- **SOURCE EXTRACT**:

== Segment start ==

Classic Ship Construction Notes - Part Four

Part One - Part Two - Part Three - Part Four - Part Five- Part Six

Four Interior Details Keelsons, Clamps, Ceiling, Pointers and Bulkheads

Sitting on top of the keel where the frames lay across, the keelson is the mysterious member of a ship's structure. No one designer has the best rule for how to design keelsons, how thick they should be or how they should sit on the keel. Each designer has his own preferences, and the purpose for which the ship is built plays a role. Some huge ships have lighter keelsons made up of several members called 'riders', and some lighter ships have heavy timbers for the keelson.

There seems to be some thought of, what is the keelson being asked to do? If it is being asked to keep the keel in place, it will extend over the keel scarfs. It will be taller than it is wide to be immovable. If the keelson must hold on to frames, it might be notched and lighter. If the keelson is being asked to limit flooding, it will be taller. It's own scarfs will have tar paper in the joint.

The keelson scarfs will not be over the keel scarfs, which is only common sense.

Clamps are long sections of planking which extend the interior planking, called ceiling, up to the deck beams. Clamps support the deck beam. Since on large ships the deck is a great stiffener for the hull, clamps must be strong enough. They will be bolted through to the outside of the hull. All clamp scarfs are positioned on the inside of frames, so that the outer edge of the scarf is covered. Normally the shipwright will use his longest timbers for the clamps.

== Segment end ==

- **INFORMATION SUPPLIED**:

== Segment start ==

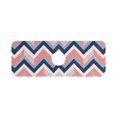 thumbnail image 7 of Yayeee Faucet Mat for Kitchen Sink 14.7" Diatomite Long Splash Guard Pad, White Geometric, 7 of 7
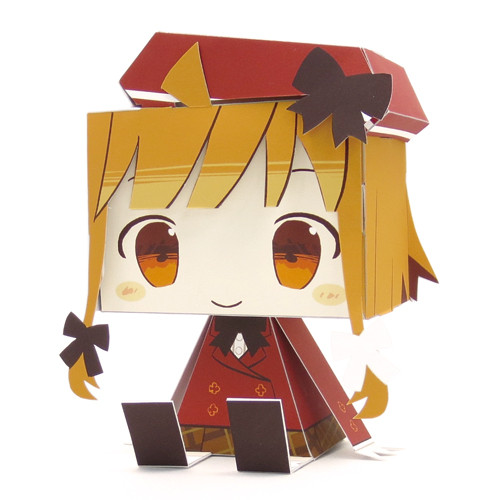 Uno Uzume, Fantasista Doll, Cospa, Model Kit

== Segment end ==
== Segment start ==

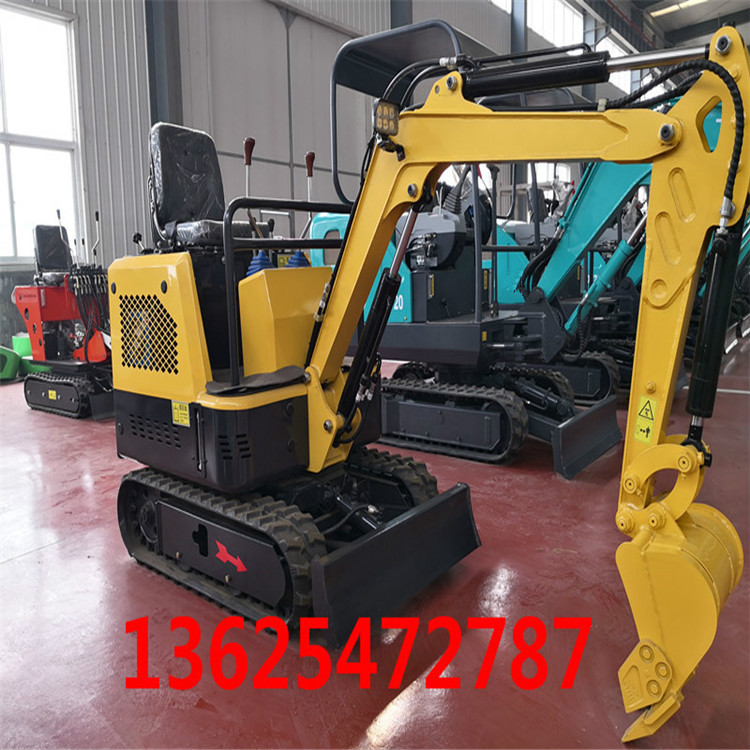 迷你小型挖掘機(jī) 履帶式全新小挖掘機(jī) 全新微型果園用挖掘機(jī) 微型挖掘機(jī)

== Segment end ==

- **EXERCISE TASKS**:
**A)** Answer these from the ship construction notes:
(i) On some huge ships, what are the several members that make up a lighter keelson called?
(ii) When a keelson is asked to limit flooding, what goes in the joint of its own scarfs?
(iii) Where are all clamp scarfs positioned?
**B)** Reproduce the stretch of the ship construction notes from "Classic Ship Construction" through "for the keelson.", word for word.

- **ANSWERS TO THE EXERCISE**:
**A)**
(i) Riders.
(ii) Tar paper.
(iii) On the inside of frames, so that the outer edge of the scarf is covered.

**B)**
Classic Ship Construction Notes - Part Four

Part One - Part Two - Part Three - Part Four - Part Five- Part Six

Four Interior Details Keelsons, Clamps, Ceiling, Pointers and Bulkheads

Sitting on top of the keel where the frames lay across, the keelson is the mysterious member of a ship's structure. No one designer has the best rule for how to design keelsons, how thick they should be or how they should sit on the keel. Each designer has his own preferences, and the purpose for which the ship is built plays a role. Some huge ships have lighter keelsons made up of several members called 'riders', and some lighter ships have heavy timbers for the keelson.